Thread: Very slow updates when using IN syntax subselect

Very slow updates when using IN syntax subselect

From
Bryce Nesbitt
Date:
If I do:   select event_id from event join token using                   (token_number) where token_status=50 and
reconciled=false limit 1;
Then:   update event set reconciled=true where event_id={XXX};


It returns in about a second, or less.  But If I do the same thing with
the IN syntax:
   update event set reconciled=true where event_id in   (select event_id from event join token using (token_number)
wheretoken_status=50 and reconciled=false LIMIT 1);
 

On a 4 CPU machine, 2 CPU's peg at 100%, and the request just eats CPU
forever.  Any clues what might be going on?  Help would be much
appreciated.  I'm not seeing this on all my DB's... just the important ones.

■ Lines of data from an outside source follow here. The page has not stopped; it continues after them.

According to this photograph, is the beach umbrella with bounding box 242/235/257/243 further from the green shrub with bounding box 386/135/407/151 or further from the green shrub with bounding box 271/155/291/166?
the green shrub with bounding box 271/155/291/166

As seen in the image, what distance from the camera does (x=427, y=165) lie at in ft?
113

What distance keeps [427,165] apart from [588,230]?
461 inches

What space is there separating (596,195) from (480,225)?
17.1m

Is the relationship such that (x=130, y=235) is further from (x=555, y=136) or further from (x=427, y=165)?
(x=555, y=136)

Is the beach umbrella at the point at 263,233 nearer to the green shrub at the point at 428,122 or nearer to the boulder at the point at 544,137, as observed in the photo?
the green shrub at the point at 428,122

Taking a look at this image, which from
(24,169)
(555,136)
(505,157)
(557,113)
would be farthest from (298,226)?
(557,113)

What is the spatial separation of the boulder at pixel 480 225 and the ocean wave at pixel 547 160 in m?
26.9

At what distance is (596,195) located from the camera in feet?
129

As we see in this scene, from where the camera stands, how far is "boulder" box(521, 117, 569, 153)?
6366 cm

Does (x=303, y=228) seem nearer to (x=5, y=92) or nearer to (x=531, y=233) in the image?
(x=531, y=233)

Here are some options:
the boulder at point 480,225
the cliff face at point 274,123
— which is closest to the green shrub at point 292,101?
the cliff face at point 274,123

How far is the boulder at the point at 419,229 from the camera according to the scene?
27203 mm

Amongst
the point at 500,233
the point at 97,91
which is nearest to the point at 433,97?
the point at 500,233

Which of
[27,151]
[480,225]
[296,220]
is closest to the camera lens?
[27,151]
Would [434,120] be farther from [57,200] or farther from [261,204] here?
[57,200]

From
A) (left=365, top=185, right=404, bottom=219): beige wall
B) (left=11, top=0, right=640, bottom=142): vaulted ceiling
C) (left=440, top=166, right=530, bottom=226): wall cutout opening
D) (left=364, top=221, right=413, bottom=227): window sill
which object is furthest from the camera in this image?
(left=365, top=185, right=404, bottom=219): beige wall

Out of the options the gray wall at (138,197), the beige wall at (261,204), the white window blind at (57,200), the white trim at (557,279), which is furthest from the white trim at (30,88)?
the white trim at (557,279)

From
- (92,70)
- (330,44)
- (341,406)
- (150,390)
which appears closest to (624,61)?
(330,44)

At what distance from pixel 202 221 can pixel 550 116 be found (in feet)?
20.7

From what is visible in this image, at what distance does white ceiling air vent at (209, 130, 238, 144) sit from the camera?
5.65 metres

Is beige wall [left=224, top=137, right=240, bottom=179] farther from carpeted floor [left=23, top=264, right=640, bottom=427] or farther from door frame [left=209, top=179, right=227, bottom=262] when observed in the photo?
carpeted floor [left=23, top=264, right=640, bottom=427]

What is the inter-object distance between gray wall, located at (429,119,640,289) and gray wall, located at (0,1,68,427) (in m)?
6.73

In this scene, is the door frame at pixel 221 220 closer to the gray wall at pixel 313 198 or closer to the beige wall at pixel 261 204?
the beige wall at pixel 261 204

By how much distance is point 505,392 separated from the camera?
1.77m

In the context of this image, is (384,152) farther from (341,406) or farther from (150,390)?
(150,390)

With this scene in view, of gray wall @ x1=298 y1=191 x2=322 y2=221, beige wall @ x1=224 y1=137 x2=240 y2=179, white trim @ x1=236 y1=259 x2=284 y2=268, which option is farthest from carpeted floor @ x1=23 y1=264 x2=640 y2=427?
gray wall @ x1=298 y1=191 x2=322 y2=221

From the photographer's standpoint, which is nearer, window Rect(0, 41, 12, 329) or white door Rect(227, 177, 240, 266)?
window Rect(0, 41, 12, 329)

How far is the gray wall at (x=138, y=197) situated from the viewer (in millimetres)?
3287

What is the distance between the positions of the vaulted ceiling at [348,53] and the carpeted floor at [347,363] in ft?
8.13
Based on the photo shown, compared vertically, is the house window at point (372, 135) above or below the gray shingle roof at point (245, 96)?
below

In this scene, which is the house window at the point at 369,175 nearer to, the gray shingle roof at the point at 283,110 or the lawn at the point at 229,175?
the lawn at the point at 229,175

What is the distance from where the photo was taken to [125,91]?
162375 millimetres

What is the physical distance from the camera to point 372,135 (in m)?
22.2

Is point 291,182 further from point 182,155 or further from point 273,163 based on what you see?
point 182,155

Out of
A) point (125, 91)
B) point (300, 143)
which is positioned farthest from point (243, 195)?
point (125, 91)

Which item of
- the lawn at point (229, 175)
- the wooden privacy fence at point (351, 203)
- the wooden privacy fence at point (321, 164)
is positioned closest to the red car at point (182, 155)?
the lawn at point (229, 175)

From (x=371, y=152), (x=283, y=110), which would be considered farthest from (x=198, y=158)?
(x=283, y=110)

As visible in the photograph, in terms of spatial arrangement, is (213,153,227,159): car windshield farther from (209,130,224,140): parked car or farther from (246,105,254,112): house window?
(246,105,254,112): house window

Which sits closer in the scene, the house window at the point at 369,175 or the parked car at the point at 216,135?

PostgreSQL 7.4.1 on i686-pc-linux-gnu, compiled by GCC gcc (GCC) 3.2.3
20030502 (Red Hat Linux 3.2.3-20)



Re: Very slow updates when using IN syntax subselect

From
Tom Lane
Date:
Bryce Nesbitt <bryce1@obviously.com> writes:
>     update event set reconciled=true where event_id in
>     (select event_id from event join token using (token_number)
>      where token_status=50 and reconciled=false LIMIT 1);

> On a 4 CPU machine, 2 CPU's peg at 100%, and the request just eats CPU
> forever.

What does EXPLAIN show for this and for the base query?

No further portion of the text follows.